**PROBLEM:** In the listing below, count the lines that contain the string "AwsWafIntegration", and state that number without further words.

**DATA IN THIS EXERCISE:**
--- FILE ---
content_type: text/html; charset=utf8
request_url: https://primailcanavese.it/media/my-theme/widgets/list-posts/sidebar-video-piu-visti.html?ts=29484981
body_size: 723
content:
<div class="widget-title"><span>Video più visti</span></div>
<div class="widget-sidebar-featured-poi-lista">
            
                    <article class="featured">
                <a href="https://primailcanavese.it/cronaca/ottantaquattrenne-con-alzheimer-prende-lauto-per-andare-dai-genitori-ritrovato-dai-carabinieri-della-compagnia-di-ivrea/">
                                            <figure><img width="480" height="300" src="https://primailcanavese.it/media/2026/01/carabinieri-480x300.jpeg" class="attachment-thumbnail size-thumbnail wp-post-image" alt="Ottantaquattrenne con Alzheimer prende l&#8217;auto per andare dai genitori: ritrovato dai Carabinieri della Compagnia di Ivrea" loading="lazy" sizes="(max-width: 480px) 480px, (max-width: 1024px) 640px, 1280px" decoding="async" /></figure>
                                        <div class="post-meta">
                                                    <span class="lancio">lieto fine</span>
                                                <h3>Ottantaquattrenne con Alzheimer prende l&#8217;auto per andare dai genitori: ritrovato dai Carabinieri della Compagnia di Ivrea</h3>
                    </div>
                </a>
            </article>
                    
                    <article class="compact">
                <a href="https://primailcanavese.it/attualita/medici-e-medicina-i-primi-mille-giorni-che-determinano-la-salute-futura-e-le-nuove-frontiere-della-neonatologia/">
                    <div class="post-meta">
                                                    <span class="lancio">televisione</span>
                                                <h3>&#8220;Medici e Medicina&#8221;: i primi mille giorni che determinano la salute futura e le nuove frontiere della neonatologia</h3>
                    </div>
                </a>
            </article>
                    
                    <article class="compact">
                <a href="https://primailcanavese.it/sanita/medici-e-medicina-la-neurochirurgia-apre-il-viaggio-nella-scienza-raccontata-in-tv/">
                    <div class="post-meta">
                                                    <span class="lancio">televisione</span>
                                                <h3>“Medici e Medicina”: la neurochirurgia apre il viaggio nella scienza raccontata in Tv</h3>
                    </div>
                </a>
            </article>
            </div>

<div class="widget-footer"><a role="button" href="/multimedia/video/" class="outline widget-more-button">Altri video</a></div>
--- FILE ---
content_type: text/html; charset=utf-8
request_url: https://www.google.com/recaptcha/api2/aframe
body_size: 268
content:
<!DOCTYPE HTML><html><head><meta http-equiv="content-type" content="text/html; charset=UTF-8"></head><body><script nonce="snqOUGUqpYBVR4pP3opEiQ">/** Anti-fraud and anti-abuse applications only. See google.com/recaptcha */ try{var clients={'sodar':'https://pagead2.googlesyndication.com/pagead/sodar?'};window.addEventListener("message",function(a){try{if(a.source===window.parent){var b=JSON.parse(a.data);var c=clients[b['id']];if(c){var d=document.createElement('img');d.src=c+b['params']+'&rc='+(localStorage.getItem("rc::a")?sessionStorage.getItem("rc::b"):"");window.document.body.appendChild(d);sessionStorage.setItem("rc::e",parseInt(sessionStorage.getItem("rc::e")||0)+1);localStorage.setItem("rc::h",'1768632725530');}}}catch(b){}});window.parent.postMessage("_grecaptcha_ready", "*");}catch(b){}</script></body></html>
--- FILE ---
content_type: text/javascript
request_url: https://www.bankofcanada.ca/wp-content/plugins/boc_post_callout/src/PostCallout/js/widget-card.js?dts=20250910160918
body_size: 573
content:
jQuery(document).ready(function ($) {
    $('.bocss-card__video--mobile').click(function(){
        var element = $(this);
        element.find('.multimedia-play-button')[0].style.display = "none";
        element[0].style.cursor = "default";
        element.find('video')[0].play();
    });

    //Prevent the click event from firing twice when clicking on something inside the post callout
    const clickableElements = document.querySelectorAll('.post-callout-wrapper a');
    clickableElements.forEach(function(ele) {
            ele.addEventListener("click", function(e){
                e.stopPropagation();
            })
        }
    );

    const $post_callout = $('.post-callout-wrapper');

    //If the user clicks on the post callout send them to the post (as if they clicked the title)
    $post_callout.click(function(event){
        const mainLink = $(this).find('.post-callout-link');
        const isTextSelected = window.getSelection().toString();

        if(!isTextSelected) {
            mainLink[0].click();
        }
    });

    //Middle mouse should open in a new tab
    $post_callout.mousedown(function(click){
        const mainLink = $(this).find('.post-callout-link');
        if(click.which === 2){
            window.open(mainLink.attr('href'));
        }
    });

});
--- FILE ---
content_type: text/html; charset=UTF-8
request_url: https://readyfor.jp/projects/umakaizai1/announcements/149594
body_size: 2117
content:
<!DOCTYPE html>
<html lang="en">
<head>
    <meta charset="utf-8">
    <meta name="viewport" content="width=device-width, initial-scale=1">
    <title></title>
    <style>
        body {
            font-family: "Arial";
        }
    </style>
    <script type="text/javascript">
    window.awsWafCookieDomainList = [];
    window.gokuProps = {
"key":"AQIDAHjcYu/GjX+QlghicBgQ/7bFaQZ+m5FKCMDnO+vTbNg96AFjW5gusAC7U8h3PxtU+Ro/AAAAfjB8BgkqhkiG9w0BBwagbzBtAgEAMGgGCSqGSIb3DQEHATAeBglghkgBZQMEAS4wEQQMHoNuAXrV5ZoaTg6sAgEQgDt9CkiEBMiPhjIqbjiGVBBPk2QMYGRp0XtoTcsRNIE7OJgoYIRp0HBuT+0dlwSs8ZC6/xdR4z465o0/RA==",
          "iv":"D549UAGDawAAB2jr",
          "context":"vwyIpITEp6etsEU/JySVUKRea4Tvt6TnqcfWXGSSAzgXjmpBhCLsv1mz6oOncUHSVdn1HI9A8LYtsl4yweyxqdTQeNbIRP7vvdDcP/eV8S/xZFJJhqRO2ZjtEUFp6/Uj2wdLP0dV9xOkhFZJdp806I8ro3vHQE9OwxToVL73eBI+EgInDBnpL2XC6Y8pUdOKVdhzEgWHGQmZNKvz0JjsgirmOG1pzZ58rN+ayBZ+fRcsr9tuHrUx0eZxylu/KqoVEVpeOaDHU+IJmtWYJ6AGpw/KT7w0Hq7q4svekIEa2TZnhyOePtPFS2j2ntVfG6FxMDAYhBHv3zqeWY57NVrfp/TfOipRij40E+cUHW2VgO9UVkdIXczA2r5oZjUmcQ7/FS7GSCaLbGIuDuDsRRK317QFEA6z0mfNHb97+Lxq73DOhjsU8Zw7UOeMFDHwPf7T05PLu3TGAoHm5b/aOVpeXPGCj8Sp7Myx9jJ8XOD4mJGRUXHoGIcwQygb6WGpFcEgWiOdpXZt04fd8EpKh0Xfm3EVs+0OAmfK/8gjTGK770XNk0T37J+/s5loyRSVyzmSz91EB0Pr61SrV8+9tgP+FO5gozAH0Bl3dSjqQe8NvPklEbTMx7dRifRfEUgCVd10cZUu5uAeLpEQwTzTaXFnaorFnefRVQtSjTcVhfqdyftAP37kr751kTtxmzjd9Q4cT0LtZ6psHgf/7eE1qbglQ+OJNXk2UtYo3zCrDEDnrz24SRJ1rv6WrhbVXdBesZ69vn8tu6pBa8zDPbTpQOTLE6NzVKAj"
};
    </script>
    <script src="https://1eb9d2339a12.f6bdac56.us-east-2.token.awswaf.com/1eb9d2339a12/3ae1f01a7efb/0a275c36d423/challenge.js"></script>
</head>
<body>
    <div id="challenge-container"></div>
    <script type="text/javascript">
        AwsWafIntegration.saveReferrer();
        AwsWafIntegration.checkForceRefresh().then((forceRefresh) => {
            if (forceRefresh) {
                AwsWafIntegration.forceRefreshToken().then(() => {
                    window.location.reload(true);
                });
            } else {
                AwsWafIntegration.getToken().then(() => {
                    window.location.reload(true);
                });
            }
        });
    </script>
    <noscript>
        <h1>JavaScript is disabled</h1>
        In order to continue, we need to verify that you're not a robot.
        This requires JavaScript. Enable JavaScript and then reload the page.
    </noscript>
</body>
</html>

**WRITTEN SOLUTION:** 4